In late April dozens of the world’s top energy leaders gathered by the side of the Bosphorus in Istanbul to continue a tradition of discussion that has been going on since the end of the First World War required coordinated approaches to rebuilding a damaged Europe.

But while the global heft of international oil companies has long given the energy sector an international sheen, and engineering talent in the sector has proved mobile, the reality of most energy production and consumption has traditionally been highly local.

National and even sub-national policy has defined approaches to energy creation and use even in the oil-fueled transport sector, with engines in different countries designed to run on different fuels and supply chains far less fungible than they can seem to outsiders facing a single high “oil price.” In the power sector the local utility dominated until the past few decades, and even in ostensibly free market economies the focus remained on reliability and building excess generation through cost-plus models to guarantee access.

Natural Gas as Change Agent

Energy demand that is growing swiftly in much of the world, and transforming through rebuilding and repurposing of infrastructure even in regions where demand growth has slowed, is creating an increasingly networked and global energy sector. The newly global present has the industry both embracing new opportunities and bracing for threats to long-insulated markets.

Natural gas and its expanded list of uses in meeting energy demand from power generation to transport, is playing the role of change agent in this shift.

Natural gas reserves in much of the world remain located far from the demand for the fuel. The biggest available and cost-effective natural gas plays are in the US, and while demand is set to grow there it is set to be sharper still in resource-challenged Asian countries and in heavily-populated Europe. The prospect of a globally traded fuel that could be used both for power generation and transport creates opportunities for linkages between markets that have long been balkanized.

While energy prices and availability have always helped drive manufacturing and resulting economic growth, there has never been a good way to easily compare the cost for energy in places as disparate as Detroit, Hong Kong or Paris. As the world becomes more reliant on natural gas, as major oil companies move to greater natural gas production, and as reticence to build alternative forms of generation remains high, a transparent market for “energy” may emerge.

A transparent global market for energy based on natural gas may emerge

That transparency makes coordinated international energy goals a priority of central importance for investors, regulators and consumers. Excess capacity in one country is no longer an issue just for that country and its paying consumers; it creates challenges and opportunities for more-needy or more efficient competitors elsewhere in the world.

The Solution Set

Dialogue among stakeholders is needed more than ever, WEC Chairman and former Chairman and CEO of global energy giant EDF Pierre Gadonneix told Breaking Energy in an interview at the Leaders’ Summit.

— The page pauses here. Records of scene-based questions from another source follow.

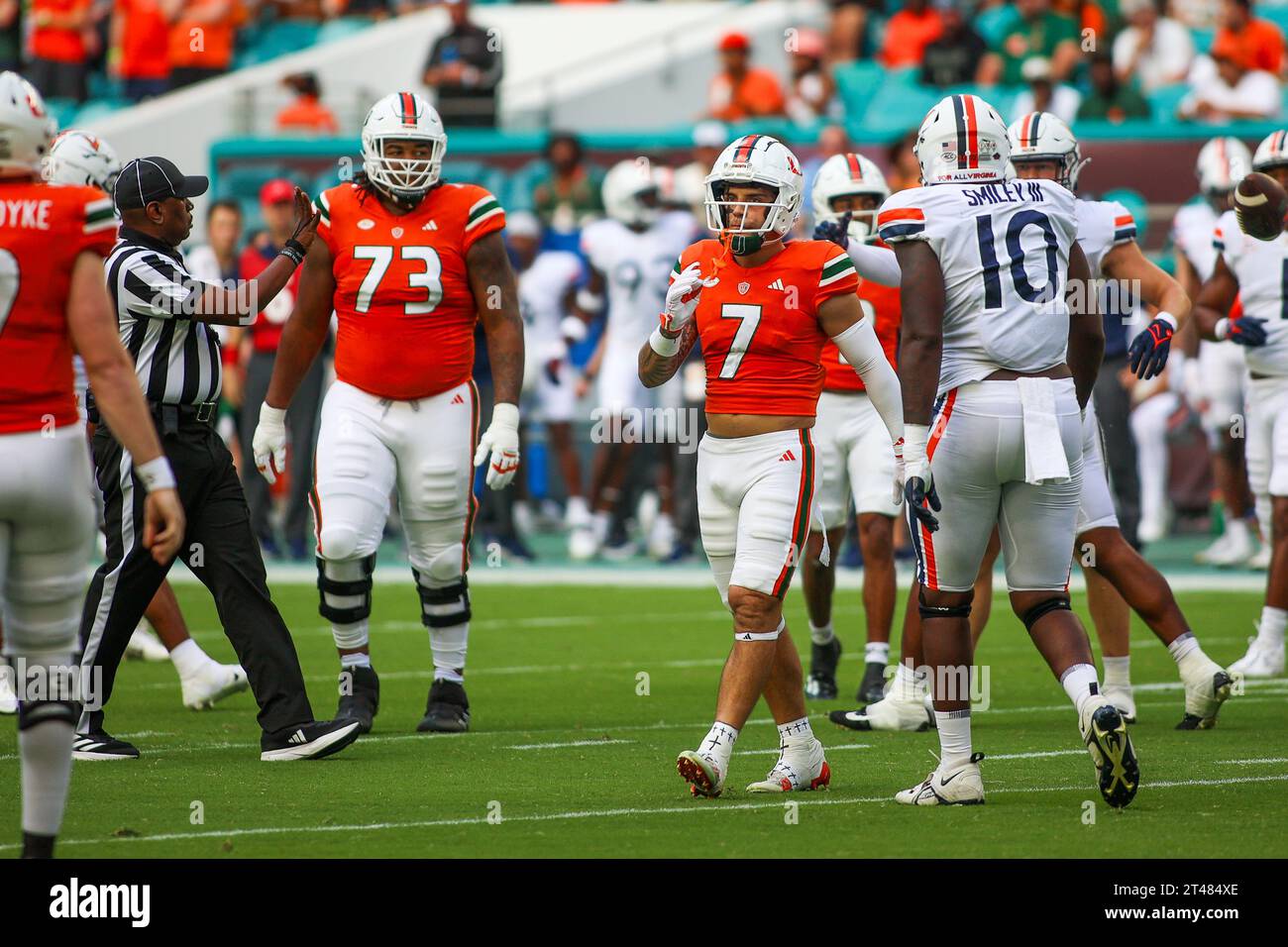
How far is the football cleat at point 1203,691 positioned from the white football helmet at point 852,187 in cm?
232

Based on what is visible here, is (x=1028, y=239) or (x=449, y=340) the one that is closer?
(x=1028, y=239)

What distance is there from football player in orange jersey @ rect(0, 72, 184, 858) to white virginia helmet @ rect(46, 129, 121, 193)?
9.34 ft

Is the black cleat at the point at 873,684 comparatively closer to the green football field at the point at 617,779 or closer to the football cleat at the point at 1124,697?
the green football field at the point at 617,779

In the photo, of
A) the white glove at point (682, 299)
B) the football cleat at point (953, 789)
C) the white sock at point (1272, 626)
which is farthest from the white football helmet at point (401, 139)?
the white sock at point (1272, 626)

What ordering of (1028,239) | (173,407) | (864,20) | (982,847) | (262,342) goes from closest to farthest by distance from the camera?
(982,847) → (1028,239) → (173,407) → (262,342) → (864,20)

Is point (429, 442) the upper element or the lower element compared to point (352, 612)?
upper

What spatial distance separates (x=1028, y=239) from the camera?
5992mm

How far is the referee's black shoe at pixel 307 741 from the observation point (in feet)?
22.8

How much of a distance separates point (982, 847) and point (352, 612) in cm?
309

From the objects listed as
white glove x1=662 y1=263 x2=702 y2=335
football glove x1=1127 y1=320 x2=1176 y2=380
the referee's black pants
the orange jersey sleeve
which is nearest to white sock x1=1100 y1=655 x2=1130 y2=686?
football glove x1=1127 y1=320 x2=1176 y2=380

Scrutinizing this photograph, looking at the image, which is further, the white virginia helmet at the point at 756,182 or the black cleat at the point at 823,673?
the black cleat at the point at 823,673

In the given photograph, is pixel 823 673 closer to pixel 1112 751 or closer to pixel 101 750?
pixel 1112 751
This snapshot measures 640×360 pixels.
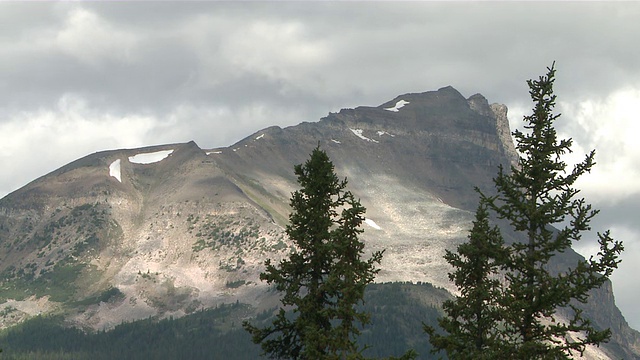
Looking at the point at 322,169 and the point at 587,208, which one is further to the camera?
the point at 322,169

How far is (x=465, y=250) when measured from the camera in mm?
43031

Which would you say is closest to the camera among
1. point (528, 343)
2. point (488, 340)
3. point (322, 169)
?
point (528, 343)

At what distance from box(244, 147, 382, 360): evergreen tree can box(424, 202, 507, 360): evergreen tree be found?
359cm

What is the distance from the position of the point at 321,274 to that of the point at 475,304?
6.61m

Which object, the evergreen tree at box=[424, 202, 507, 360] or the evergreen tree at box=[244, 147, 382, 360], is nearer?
the evergreen tree at box=[244, 147, 382, 360]

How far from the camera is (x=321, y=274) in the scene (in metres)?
42.3

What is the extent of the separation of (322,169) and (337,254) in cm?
434

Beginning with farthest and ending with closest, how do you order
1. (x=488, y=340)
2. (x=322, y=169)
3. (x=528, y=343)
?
1. (x=322, y=169)
2. (x=488, y=340)
3. (x=528, y=343)

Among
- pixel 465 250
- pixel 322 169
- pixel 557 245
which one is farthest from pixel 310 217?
pixel 557 245

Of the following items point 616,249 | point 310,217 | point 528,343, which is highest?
point 310,217

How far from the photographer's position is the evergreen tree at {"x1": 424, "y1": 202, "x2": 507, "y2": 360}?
4034cm

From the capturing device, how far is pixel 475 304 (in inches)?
1666

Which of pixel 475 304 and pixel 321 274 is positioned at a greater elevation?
pixel 321 274

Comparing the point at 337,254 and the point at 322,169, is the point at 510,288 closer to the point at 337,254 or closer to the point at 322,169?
the point at 337,254
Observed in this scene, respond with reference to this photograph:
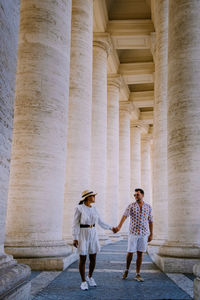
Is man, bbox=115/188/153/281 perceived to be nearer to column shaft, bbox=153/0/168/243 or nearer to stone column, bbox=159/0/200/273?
stone column, bbox=159/0/200/273

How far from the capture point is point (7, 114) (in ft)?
30.1

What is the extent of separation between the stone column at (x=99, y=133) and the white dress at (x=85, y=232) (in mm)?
21720

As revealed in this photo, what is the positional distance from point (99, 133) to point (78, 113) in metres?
10.3

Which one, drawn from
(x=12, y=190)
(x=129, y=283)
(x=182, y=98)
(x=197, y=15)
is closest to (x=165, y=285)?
(x=129, y=283)

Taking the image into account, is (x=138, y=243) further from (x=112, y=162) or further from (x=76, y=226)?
(x=112, y=162)

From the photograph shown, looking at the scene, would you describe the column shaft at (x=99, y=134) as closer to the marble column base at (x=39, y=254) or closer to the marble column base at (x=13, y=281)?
the marble column base at (x=39, y=254)

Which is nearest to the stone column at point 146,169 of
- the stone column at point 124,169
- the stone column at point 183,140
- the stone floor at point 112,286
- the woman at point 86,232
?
the stone column at point 124,169

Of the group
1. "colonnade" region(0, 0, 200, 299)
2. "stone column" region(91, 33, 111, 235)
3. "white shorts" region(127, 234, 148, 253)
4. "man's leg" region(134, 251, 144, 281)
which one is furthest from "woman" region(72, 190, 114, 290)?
"stone column" region(91, 33, 111, 235)

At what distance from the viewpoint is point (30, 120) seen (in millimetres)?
17125

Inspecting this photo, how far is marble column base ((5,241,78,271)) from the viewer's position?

“Each country has developed its own strategies, but the objectives of the policies are often the same,” said Gadonneix. “It is very complex for a nation to anticipate consequences and design an energy policy on its own.”

“There is a worldwide understanding that the market cannot give investors the right signal,” Gadonneix said, pointing out the long-term issues around such expensive and complex investments and the multitude of parameters any project faces in the increasingly networked global energy sector.

Supply chains and investment consortia have already crossed borders in new ways even beyond swiftly-evolving natural gas markets. The role of Chinese solar panels in propelling a huge drop in unit prices awoke the ire of industry complaints, with a filing by competing nations with the World Trade Organization signaling renewable energy’s first signs of a possible trade war.

In building generating capacity, international groups operating across borders are taking the lead as Turkey’s two newest nuclear projects demonstrate – the first is built and owned entirely by Russia’s nuclear operator Rosatom selling into the Turkish power market and the proposed second plant, announced at the Istanbul Summit, will include Canadian technology, Turkish power distribution, a Chinese construction company and likely funding from a fourth country.

Talk Therapy

Disputes are inevitable in the new global energy economy, but the resolution of those disputes does not have to repeat the history of oil-influenced wars, embargoes and economic crises.

Gadonneix says the World Energy Council has a role to play as it works with other international bodies.

“There is a great opportunity now to make WEC more visible and more useful insofar as energy issues are becoming more visible for all stakeholders in all countries,” Gadonneix said.